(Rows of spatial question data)
━━━━━━━━

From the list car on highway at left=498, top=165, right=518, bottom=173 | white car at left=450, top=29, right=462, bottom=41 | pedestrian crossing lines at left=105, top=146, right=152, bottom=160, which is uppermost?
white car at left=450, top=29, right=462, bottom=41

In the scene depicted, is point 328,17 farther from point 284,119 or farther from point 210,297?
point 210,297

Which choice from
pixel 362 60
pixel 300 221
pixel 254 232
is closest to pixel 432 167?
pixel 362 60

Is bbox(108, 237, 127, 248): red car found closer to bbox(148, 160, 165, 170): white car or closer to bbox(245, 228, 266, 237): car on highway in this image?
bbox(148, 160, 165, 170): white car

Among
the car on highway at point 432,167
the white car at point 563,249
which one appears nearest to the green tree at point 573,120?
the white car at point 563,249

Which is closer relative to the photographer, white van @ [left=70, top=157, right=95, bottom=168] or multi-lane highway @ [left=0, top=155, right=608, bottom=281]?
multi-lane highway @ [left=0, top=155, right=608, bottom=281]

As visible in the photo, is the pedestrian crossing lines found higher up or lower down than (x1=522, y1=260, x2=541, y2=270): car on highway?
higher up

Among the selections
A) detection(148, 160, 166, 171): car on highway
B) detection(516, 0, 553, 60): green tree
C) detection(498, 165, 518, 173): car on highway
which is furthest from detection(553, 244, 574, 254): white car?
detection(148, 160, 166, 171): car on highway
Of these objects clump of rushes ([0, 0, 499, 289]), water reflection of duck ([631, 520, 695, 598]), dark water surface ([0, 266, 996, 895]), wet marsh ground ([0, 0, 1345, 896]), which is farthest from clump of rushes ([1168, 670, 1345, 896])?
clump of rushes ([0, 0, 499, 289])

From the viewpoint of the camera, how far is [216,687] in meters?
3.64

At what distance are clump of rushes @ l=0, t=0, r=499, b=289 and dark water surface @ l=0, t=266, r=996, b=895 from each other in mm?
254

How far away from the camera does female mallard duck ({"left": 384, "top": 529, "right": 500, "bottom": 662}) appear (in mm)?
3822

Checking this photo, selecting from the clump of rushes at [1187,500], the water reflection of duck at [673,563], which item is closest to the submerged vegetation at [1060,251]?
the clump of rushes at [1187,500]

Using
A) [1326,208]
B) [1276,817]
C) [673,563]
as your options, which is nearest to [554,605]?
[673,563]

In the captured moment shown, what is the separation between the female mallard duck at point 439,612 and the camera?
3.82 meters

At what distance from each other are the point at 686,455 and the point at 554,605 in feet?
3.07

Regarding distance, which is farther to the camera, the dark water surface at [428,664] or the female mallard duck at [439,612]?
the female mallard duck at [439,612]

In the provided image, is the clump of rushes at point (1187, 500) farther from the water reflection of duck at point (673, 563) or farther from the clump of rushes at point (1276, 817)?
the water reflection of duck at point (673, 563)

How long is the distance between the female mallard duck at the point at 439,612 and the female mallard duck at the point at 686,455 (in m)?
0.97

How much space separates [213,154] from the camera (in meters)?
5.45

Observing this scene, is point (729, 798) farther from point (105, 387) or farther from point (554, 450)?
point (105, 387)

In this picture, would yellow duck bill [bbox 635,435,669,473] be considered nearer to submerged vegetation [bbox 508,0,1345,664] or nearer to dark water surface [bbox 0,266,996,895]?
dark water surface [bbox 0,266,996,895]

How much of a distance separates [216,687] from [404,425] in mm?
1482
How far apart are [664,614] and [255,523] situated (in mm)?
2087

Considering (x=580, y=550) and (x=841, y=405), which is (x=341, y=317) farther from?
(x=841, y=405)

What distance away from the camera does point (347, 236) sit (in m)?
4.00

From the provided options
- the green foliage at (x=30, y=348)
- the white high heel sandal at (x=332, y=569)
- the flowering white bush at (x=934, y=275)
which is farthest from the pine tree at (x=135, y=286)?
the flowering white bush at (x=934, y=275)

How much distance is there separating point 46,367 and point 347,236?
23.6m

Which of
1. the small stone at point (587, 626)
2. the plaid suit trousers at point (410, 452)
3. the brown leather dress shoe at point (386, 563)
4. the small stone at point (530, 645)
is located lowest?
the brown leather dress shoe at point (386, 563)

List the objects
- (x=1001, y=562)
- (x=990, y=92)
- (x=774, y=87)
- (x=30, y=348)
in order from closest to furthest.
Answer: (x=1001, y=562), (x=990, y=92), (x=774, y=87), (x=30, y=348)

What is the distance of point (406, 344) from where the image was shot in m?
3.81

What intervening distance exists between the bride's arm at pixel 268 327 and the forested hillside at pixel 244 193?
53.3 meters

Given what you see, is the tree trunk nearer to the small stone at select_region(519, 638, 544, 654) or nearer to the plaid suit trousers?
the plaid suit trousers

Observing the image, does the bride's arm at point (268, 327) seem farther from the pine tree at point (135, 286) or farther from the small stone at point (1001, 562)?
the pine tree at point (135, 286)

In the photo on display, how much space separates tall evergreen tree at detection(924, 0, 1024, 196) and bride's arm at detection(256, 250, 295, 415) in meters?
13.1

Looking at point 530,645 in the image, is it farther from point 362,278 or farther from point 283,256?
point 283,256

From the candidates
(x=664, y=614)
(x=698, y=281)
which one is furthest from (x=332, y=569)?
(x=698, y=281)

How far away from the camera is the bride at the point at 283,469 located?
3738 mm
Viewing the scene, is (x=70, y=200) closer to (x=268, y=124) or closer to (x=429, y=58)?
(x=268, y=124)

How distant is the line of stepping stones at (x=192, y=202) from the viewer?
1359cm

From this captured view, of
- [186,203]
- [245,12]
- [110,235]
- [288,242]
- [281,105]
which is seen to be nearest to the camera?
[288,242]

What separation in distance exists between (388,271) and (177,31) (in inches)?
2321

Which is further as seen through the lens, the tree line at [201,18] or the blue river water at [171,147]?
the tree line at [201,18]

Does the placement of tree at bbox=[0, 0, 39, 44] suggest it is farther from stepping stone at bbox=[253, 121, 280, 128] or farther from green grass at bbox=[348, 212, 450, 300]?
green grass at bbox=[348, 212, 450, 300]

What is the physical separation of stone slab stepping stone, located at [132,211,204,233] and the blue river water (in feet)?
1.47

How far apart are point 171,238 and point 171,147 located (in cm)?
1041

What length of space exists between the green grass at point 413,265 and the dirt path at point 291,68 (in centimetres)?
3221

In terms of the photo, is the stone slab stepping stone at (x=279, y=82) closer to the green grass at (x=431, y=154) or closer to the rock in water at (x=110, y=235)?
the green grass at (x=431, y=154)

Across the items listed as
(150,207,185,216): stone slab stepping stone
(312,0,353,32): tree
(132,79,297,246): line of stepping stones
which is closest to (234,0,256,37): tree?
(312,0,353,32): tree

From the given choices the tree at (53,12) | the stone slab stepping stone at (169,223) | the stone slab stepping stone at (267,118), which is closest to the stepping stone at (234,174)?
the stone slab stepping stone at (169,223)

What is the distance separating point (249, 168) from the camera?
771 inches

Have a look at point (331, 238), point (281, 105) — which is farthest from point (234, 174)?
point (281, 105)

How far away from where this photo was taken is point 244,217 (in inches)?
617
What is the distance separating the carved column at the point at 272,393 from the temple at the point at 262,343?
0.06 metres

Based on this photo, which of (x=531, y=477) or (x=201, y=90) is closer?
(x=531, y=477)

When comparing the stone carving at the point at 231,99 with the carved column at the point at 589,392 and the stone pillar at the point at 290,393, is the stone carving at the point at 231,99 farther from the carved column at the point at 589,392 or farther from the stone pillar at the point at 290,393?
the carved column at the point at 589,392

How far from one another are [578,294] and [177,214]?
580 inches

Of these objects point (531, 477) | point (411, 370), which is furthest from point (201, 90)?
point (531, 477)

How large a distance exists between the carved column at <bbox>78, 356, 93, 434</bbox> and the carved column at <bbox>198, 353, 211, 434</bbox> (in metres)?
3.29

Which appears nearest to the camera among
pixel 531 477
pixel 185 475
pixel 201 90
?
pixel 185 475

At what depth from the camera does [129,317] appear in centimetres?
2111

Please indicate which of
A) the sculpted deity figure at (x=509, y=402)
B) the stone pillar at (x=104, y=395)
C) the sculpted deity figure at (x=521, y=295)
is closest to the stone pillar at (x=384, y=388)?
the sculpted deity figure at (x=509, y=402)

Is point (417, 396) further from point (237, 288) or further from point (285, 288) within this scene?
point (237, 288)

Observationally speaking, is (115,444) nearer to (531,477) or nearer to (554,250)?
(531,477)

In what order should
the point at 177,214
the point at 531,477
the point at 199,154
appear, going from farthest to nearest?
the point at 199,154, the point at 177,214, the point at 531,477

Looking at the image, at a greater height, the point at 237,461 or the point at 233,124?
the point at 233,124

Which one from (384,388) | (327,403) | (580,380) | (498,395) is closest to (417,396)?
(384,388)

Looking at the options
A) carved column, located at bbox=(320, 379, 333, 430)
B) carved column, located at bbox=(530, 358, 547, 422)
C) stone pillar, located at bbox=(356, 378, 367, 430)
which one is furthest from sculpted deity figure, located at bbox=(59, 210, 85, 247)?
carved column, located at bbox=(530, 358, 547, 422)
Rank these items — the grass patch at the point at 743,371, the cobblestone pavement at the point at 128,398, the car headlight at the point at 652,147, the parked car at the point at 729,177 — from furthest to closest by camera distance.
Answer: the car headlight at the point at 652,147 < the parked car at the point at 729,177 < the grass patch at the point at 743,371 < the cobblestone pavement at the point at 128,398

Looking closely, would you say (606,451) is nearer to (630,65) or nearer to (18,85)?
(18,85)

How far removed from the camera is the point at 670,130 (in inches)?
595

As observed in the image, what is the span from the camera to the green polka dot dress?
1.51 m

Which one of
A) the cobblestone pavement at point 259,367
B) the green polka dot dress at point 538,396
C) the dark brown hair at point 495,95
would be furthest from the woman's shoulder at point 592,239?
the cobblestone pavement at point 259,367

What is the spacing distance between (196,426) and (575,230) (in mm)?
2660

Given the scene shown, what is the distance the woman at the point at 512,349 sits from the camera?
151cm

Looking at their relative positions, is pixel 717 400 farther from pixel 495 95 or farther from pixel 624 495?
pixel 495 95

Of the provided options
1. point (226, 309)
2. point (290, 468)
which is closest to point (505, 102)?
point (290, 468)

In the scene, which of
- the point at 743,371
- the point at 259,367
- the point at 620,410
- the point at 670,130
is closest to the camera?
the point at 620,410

━━━━━━━━

_Requirement_
Look above for the line containing "What is the spacing", then transcribe it and all lines after it through the last, exactly and with nothing else.

_Answer to the task_
What is the spacing distance between (196,426) and (575,230) (in mm)?
2660

Given the scene shown, what is the distance the woman at the point at 512,349 sits from the camera?
151cm

Looking at their relative positions, is pixel 717 400 farther from pixel 495 95 or farther from pixel 624 495?
pixel 495 95

Of the provided options
1. point (226, 309)
2. point (290, 468)
which is closest to point (505, 102)?
point (290, 468)

In the scene, which of
- the point at 743,371
- the point at 259,367
- the point at 620,410
- the point at 670,130
is closest to the camera?
the point at 620,410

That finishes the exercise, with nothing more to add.